• Trabajo solicitado:
a) Transcribe sin cambios el fragmento del texto sobre el rosario de la madre que va desde "7 de octubre" hasta "esposa, y orante.".
b) Según el texto sobre el rosario de la madre, ¿en qué se ve la santidad? Enuméralos todos.

• Texto proporcionado:
##########

7 de octubre de 2020. Miércoles.
EL ROSARIO Y MI MADRE
EL ROSARIO Y MI MADRE
-Tocar el Rosario de mi madre es como palpar una
valiosa reliquia: o acercarme, con veneración, a la santidad. Tocarlo, todavía
me sacude, me incita al bien, me eriza. Es la santidad doméstica, la de casa, la
más blanca y cercana, la que se va haciendo con las risas y las lágrimas del
día a día. La santidad que se ve en los ojos, en las manos, en los pasos, santidad que
brota, sin artificio, del corazón. La que nace de la cotidianidad, de lo usual:
de la espuma del jabón, del beso o el benevolente azote al hijo, de la patata
cortada y echada al guiso, de la equivocación, del acierto. Es el éxtasis de lo
hermosamente vulgar y celeste, de lo que queda en el interior del corazón y que
solo sabían Dios –como un bello secreto– y Francisca, madre y esposa, y orante.

##########

• Datos registrados:
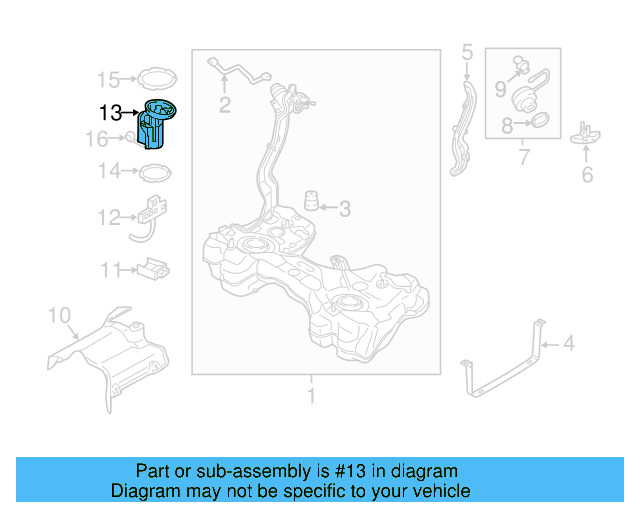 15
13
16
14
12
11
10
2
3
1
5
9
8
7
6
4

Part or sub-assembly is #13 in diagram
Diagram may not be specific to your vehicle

##########

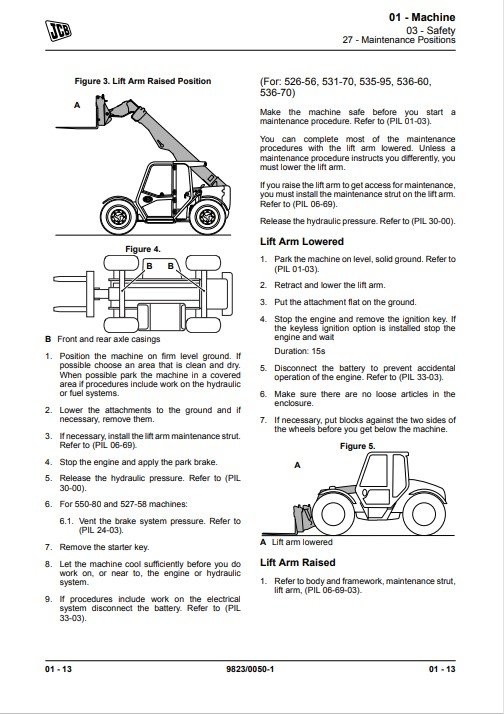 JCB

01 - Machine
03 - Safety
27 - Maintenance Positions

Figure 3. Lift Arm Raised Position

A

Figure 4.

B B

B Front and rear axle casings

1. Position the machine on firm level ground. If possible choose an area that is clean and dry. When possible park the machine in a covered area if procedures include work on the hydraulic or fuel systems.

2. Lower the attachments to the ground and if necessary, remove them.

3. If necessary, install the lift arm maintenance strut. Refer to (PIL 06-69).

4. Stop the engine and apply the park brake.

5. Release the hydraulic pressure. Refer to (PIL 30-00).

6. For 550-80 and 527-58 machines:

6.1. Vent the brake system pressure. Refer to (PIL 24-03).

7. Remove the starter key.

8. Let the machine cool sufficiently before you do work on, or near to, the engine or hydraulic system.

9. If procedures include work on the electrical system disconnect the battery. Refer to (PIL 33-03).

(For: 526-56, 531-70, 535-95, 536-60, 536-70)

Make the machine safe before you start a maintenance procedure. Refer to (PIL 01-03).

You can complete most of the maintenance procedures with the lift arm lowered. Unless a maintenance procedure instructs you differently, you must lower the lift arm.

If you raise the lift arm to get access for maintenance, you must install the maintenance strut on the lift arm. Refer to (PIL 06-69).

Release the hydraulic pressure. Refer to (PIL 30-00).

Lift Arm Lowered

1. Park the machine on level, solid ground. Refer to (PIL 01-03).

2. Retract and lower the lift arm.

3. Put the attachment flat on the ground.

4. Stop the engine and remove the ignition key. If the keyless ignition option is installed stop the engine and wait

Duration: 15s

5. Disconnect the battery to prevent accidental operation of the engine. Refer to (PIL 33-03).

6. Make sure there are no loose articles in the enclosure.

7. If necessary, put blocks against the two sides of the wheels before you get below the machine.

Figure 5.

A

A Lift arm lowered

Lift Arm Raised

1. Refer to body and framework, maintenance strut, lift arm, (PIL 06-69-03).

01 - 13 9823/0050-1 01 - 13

##########

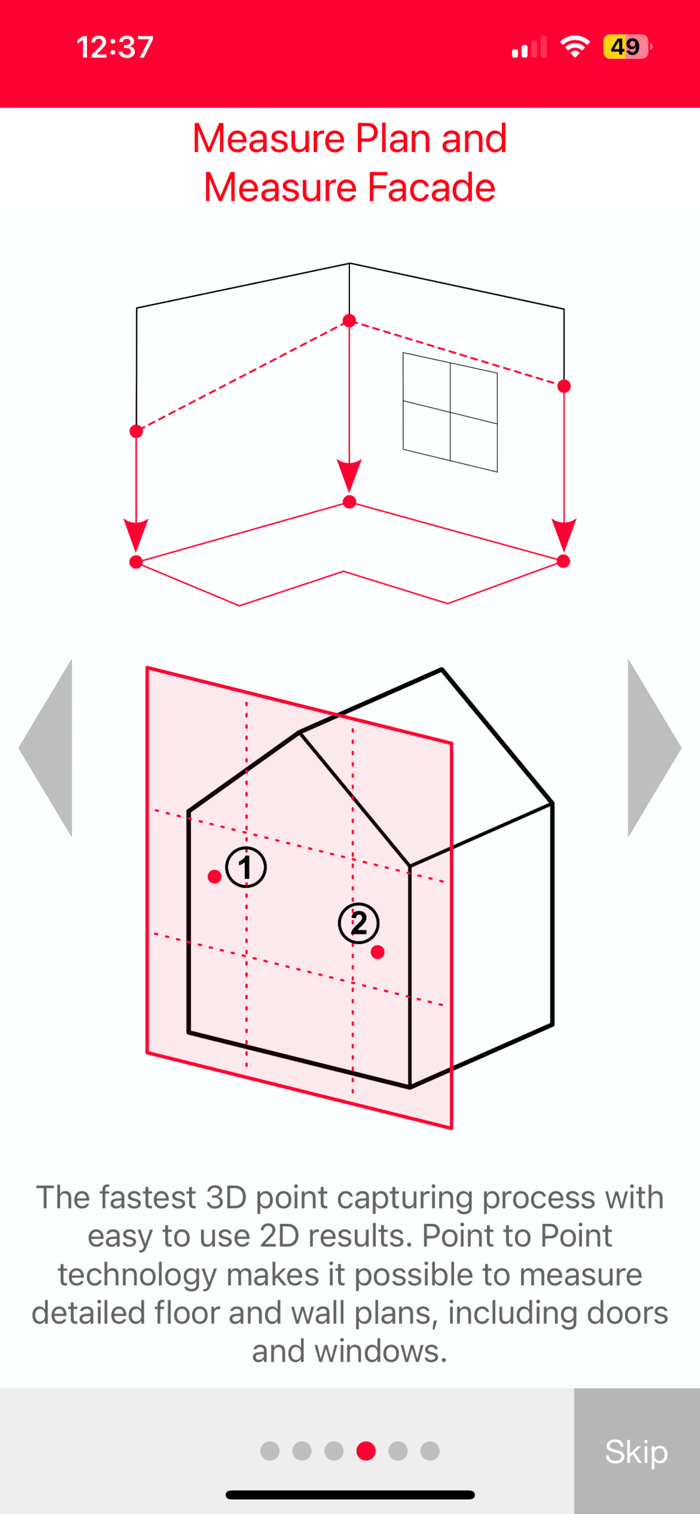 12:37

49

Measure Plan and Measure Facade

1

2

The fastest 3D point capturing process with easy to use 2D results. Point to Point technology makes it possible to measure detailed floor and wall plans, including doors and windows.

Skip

##########

• Respuestas:
a)
7 de octubre de 2020. Miércoles.
EL ROSARIO Y MI MADRE
EL ROSARIO Y MI MADRE
-Tocar el Rosario de mi madre es como palpar una
valiosa reliquia: o acercarme, con veneración, a la santidad. Tocarlo, todavía
me sacude, me incita al bien, me eriza. Es la santidad doméstica, la de casa, la
más blanca y cercana, la que se va haciendo con las risas y las lágrimas del
día a día. La santidad que se ve en los ojos, en las manos, en los pasos, santidad que
brota, sin artificio, del corazón. La que nace de la cotidianidad, de lo usual:
de la espuma del jabón, del beso o el benevolente azote al hijo, de la patata
cortada y echada al guiso, de la equivocación, del acierto. Es el éxtasis de lo
hermosamente vulgar y celeste, de lo que queda en el interior del corazón y que
solo sabían Dios –como un bello secreto– y Francisca, madre y esposa, y orante.

b) En los ojos, en las manos y en los pasos.